С тех пор они и «соревновались» почти каждую неделю. Но их «соревнования» не похожи на те, которые происходят между другими шахматистами. Фигуры переставляют как будто не на обыкновенной шахматной доске, а на развернутой карте мира, не из клеточки в клеточку, а с острова на остров, с моря на море, с озера на озеро, с одной горы на другую.

«Ставлю на остров Кергелен», — заявлял дядя Павел.

«А я на Шпицберген», — отвечал Анатолий.

«Захожу в Мозамбикский залив».

«А я в Красное море…»

Кроме того, каждая их игра еще получала название какой-нибудь знаменательной исторической битвы — Саламинская, Полтавская, битва под Желтыми Водами, Бородино, Севастопольская битва, взятие Измаила, бой на озере Хасан.

Борис был никудышный шахматист: у него не хватало рассудительности, терпения. И он, зная об этом, не брался играть, но неизменно выполнял роль судьи и наблюдателя.

Правда, по всем правилам Борису следовало быть беспристрастным к обоим игрокам, но он открыто болел только за своего друга, даже подсказывал ходы, а в спорах всегда брал его сторону. Когда Анатолий выигрывал партию, Борис кричал на всю квартиру: «Мы победили! Мы победили!..» Когда же его друг терпел поражение, сокрушенно качал головой, недовольно кривился: «Я же говорил, не ходи так. Я говорил…»
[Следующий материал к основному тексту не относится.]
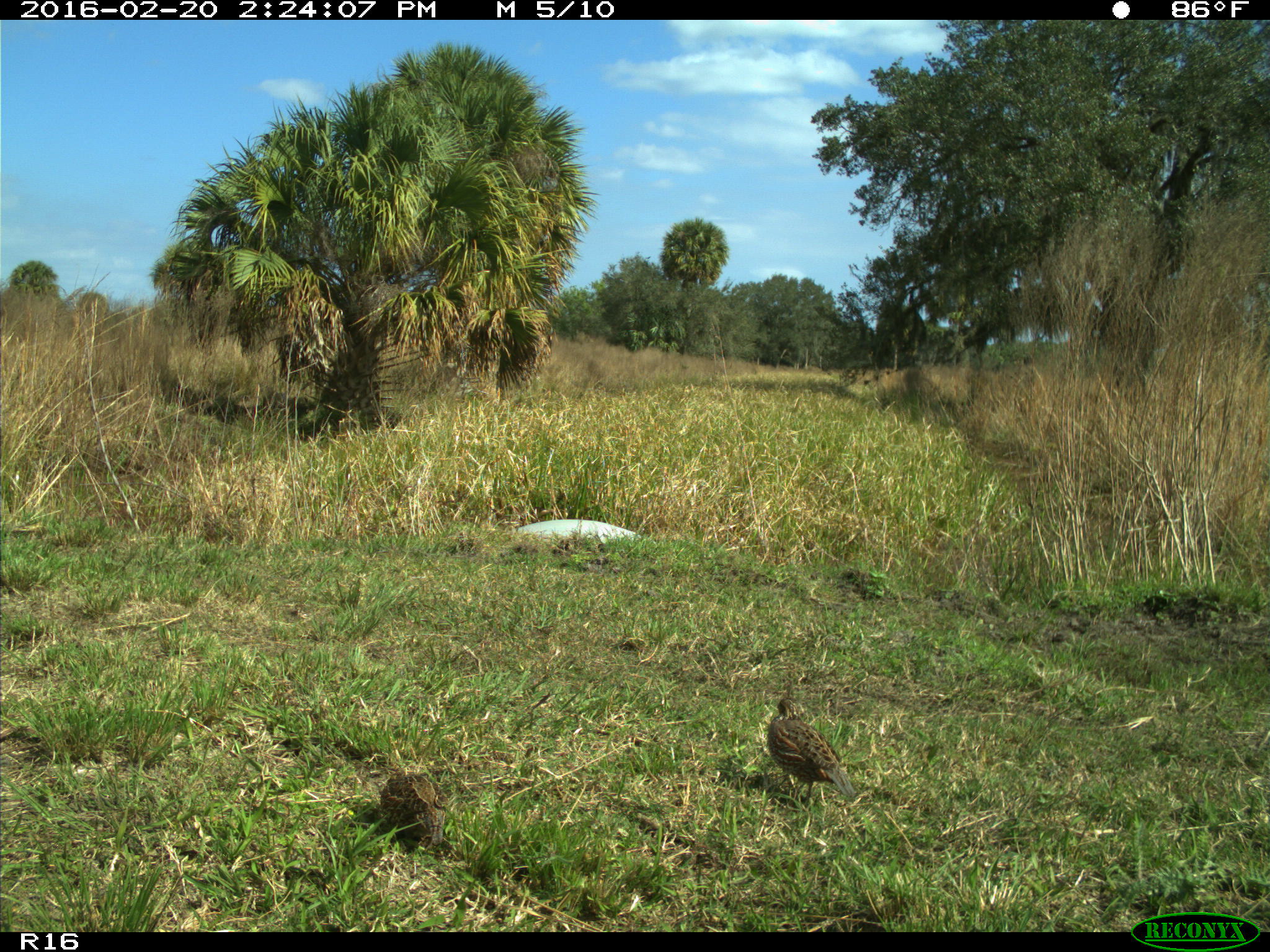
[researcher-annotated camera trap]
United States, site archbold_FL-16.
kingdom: Animalia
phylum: Chordata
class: Aves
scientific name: Aves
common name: birds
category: unidentified bird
Unidentified bird (birds) (Aves).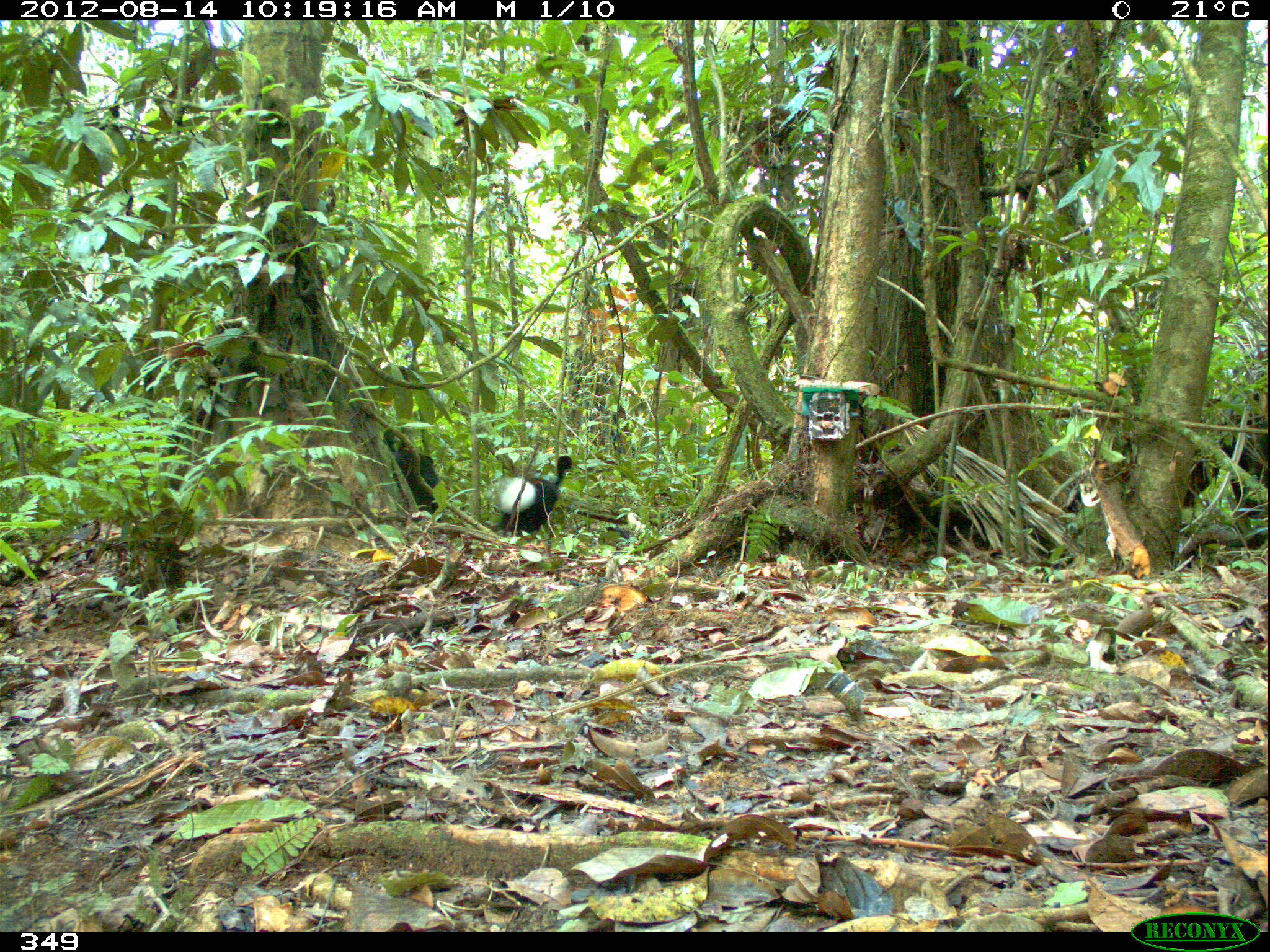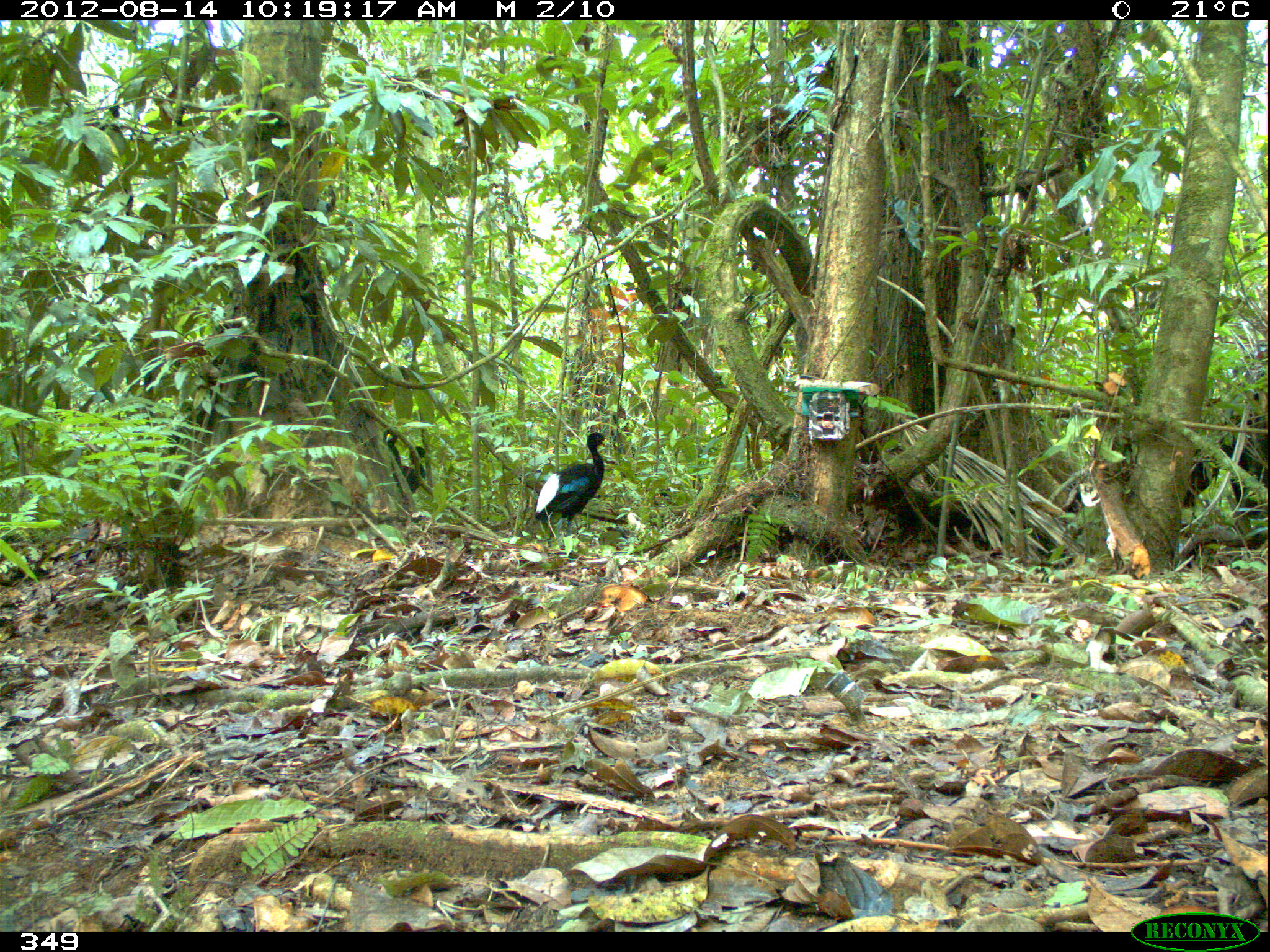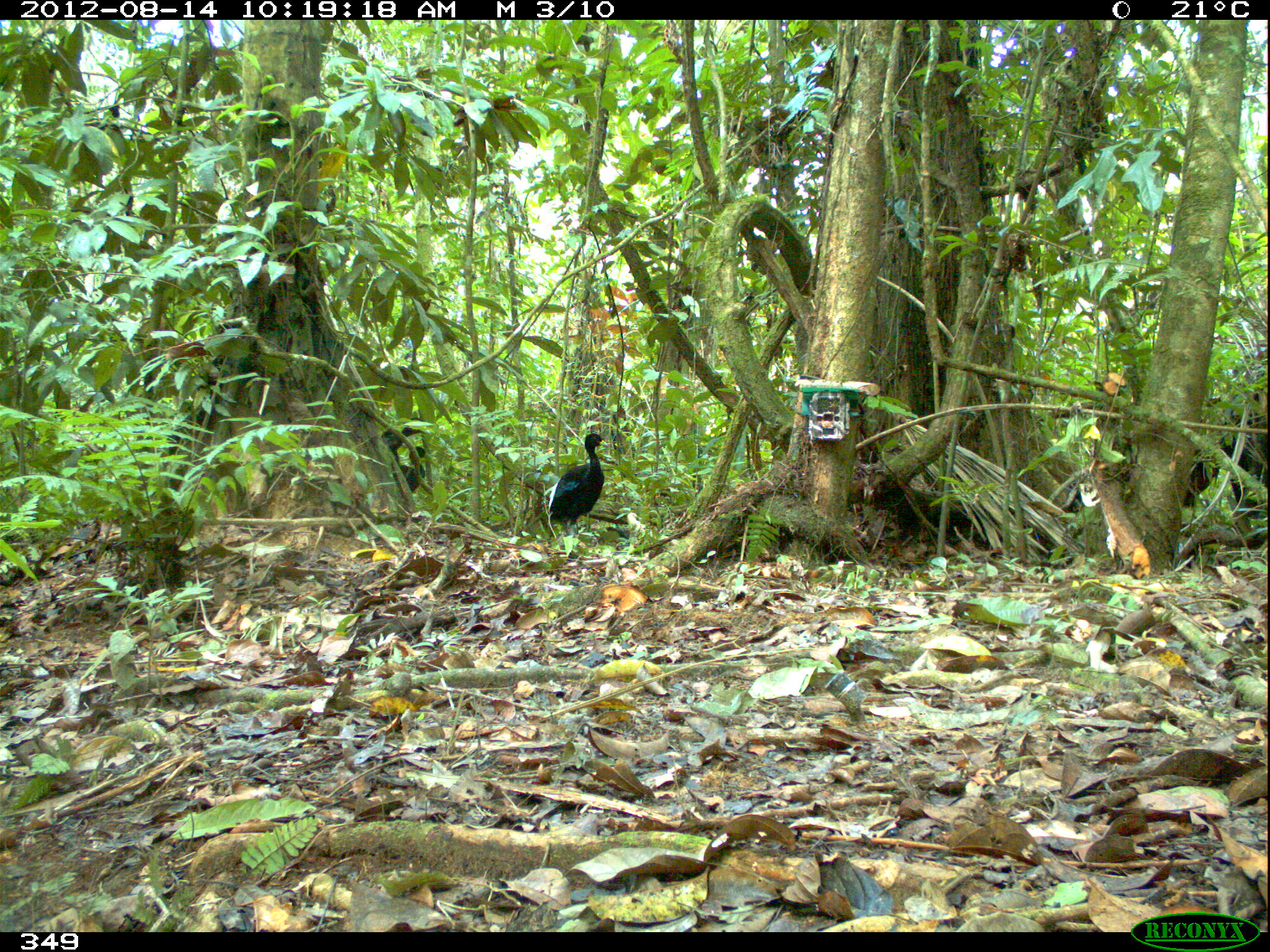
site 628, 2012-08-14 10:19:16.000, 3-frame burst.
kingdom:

Но, как ни странно, дядя Павел редко протестовал против такого поведения судьи. Не потому ли, что Анатолий мало обращал внимания на подсказки, а в спорах, если его убеждали, сам признавал правоту соперника?

Тамара совсем не умела играть в шахматы, но часто, как и Борис, целыми часами просиживала возле игроков. Правда, ее мало интересовали их поединки. Она брала альбом для рисования, тушевой карандаш и рисовала портреты — отца, Анатолия, Бориса.

Первые ходы в каждой партии между дядей Павлом и Анатолием почти всегда повторялись:

— Остров Родригес.

— Бискайский залив.

— Мадагаскар.

— Аравийское море.

— Предлагаю размен.

— Охотно принимаю.

С шахматной доски сняли по пешке. Дядя Павел свою осторожно поставил на стол справа. Пешку Анатолия забрал Борис. Он держал в руках все фигуры, выигранные другом, словно боялся, что они каким-то образом снова окажутся на шахматной доске. Обычно игра начиналась между Анатолием и дядей в быстром темпе. Смеялись, шутили, перекидывались остротами. Когда же фигур у них оставалось мало и игра приближалась к концу, темп значительно замедлялся, оба умолкали, становились серьезнее, все ниже склонялись над шахматной доской, сосредоточенно выискивая возможные ходы.

Так было и на этот раз. Как только потеряли по четыре пешки, по два коня и по одной ладье, сразу смолкли.

Следующий ход был за дядей Павлом. Он пододвинулся поближе к столу, подпер рукой голову. Анатолий словно окаменел, его взгляд был прикован к шахматной доске.

— Ну ходите скорее! — не терпелось Борису. — Сколько можно!